Ernst und Höynck (S. 129–145) diskutieren rechtliche Grundlagen zum Jugendarrest nach einer Verletzung der Schulpflicht und stellen Ergebnisse einer eigenen Aktenuntersuchung in einer Jugendarresteinrichtung dar. Die Vollstreckung eines Arrests wegen Verletzung der Schulpflicht sei relativ selten. Kritisch wird die Frage diskutiert, ob die Schulen genügend tun, um einen regelmäßigen Schulbesuch herzustellen. „Die Verbüßung von Jugendarrest statt des Schulbesuchs aus Anlass früheren Fernbleibens vom Unterricht … erscheint durch keinen noch so gut gestalteten Jugendarrest ernsthaft zu rechtfertigen zu sein“ (S. 143). Arloth und Witzigmann (S. 147–163) erörtern die Bedeutung des Erziehungsauftrags im Jugendstrafvollzug. Die Freiheitsstrafe müsse nach gesetzlicher Vorgabe vorrangig das Ziel der Integration in die Gesellschaft haben. Der Erziehungsgedanke im Jugendstrafvollzug werde vielfach auch kritisch gesehen. Die Autoren unternehmen den Versuch, „Ausgangspunkt, Ziele, Inhalte und Grenzen der Erziehung im Kontext des Jugendstrafvollzugs unter Berücksichtigung anerkannter Auslegungsmethoden zu konkretisieren“ (S. 161).

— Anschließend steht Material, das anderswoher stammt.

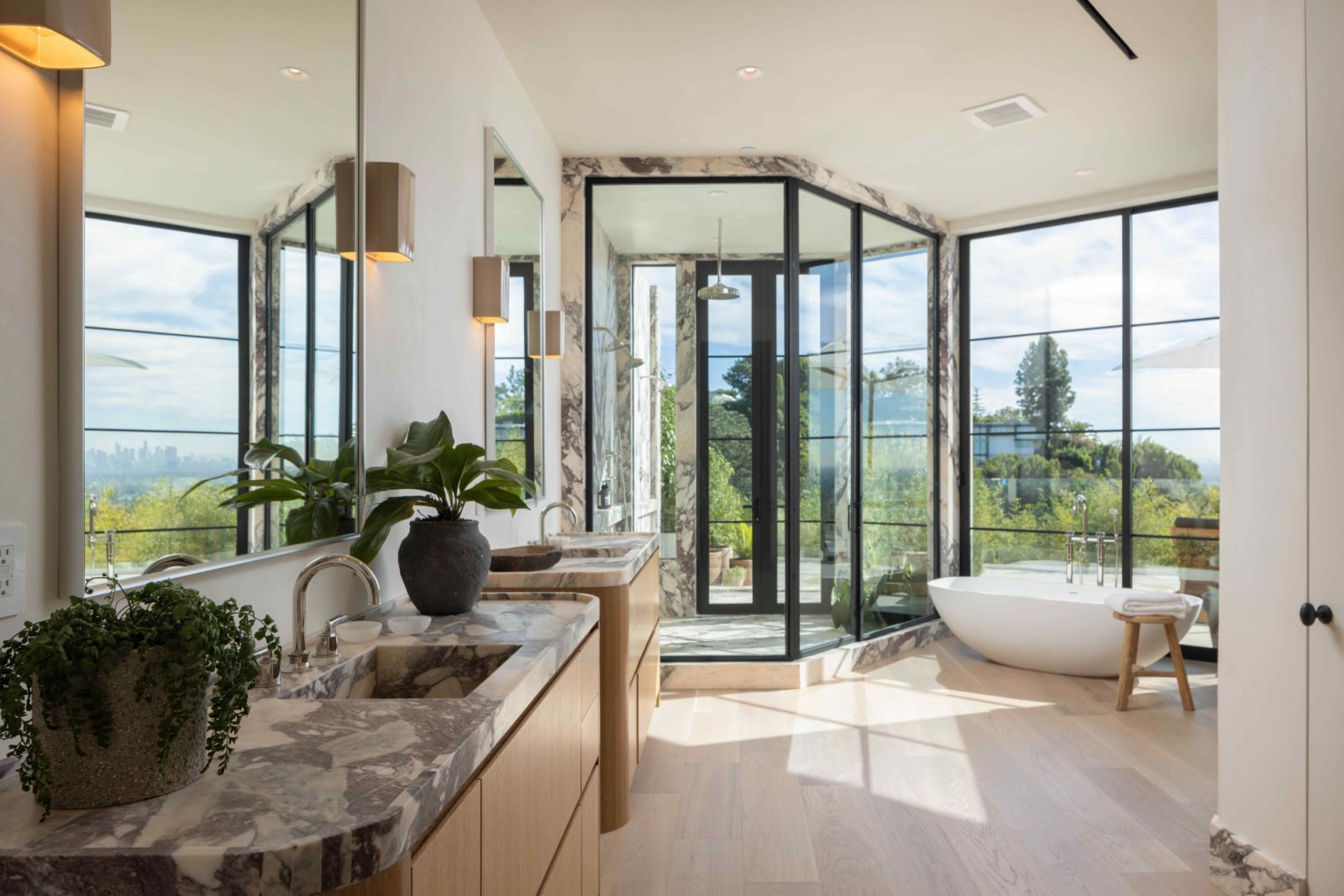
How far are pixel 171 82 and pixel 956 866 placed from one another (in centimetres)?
270

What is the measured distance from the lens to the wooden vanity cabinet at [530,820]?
101 centimetres

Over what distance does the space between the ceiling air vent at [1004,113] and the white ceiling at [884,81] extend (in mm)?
65

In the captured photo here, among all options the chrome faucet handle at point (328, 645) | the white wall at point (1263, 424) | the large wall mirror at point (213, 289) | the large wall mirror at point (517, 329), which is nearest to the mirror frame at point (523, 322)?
the large wall mirror at point (517, 329)

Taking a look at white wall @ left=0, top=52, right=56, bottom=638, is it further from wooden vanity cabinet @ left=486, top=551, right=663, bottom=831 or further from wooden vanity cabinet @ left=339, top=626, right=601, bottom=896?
wooden vanity cabinet @ left=486, top=551, right=663, bottom=831

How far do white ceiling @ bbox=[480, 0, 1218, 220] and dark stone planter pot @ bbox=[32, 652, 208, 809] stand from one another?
9.46ft

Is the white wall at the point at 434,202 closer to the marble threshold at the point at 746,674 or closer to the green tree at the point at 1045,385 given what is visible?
the marble threshold at the point at 746,674

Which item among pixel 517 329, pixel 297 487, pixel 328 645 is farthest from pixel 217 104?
pixel 517 329

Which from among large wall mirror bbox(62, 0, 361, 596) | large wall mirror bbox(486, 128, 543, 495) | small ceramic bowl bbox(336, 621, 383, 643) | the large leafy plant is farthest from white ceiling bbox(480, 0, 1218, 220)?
small ceramic bowl bbox(336, 621, 383, 643)

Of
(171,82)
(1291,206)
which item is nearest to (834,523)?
(1291,206)

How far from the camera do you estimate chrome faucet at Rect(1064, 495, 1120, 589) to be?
17.9 feet

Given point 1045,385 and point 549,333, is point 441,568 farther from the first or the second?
point 1045,385

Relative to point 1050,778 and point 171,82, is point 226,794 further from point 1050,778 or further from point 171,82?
point 1050,778

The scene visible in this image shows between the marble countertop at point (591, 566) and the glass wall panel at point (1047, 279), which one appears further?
the glass wall panel at point (1047, 279)

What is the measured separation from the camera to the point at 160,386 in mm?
1384
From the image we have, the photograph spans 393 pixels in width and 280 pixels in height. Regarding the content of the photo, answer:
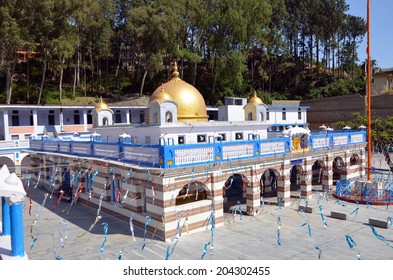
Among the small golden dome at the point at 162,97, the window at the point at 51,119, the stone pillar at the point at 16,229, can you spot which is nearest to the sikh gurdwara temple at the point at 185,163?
the small golden dome at the point at 162,97

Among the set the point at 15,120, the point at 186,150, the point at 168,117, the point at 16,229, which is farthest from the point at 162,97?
the point at 15,120

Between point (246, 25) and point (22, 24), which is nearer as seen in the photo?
point (22, 24)

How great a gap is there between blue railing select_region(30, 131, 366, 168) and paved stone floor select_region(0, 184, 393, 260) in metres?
2.98

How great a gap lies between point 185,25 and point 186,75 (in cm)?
952

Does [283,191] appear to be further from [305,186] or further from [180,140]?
[180,140]

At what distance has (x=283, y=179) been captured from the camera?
19.5 m

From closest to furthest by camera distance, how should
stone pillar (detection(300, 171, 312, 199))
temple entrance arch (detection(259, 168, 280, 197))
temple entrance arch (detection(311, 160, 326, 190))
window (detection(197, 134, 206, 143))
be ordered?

Neubacher (S. 165–177) geht der Frage nach, wieweit eine Erziehung in Unfreiheit im Jugendstrafvollzug, in dem es selbst Gewaltprobleme gebe, überhaupt zur Gewaltlosigkeit erziehen könne. Der Autor diskutiert „Leitsätze zur Gewaltprävention“ (S. 173). Es gebe Gewalt und Subkultur auch im deutschen Jugendstrafvollzug, „dieser bleibt trotz aller Bemühungen hinter den selbst gesteckten Zielen und dem gesetzlichen Auftrag zurück“ (S. 175). Erforderlich sei die Entwicklung spezieller Anti-Gewalt-Konzepte, eingefahrene Denk- und Handlungsmuster müssten überwunden werden. Stossun und Flihs (S. 179–197) stellen eine „integrierende Betrachtung von Intensivpädagogischen Jugendhilfemaßnahmen, Jugendstrafvollzug und Kinder- und Jugendpsychiatrie“ an. Dargestellt werden insbesondere auch Probleme im Übergang aus hochstrukturierten Hilfen in ein selbstbestimmtes Leben. „Im Hinblick auf systemübergreifende ‚Hilfekarrieren‘ wird umso mehr die Notwendigkeit deutlich, sowohl strukturell als auch inhaltlich eher zusammen als nebeneinander zu arbeiten“ (S. 192).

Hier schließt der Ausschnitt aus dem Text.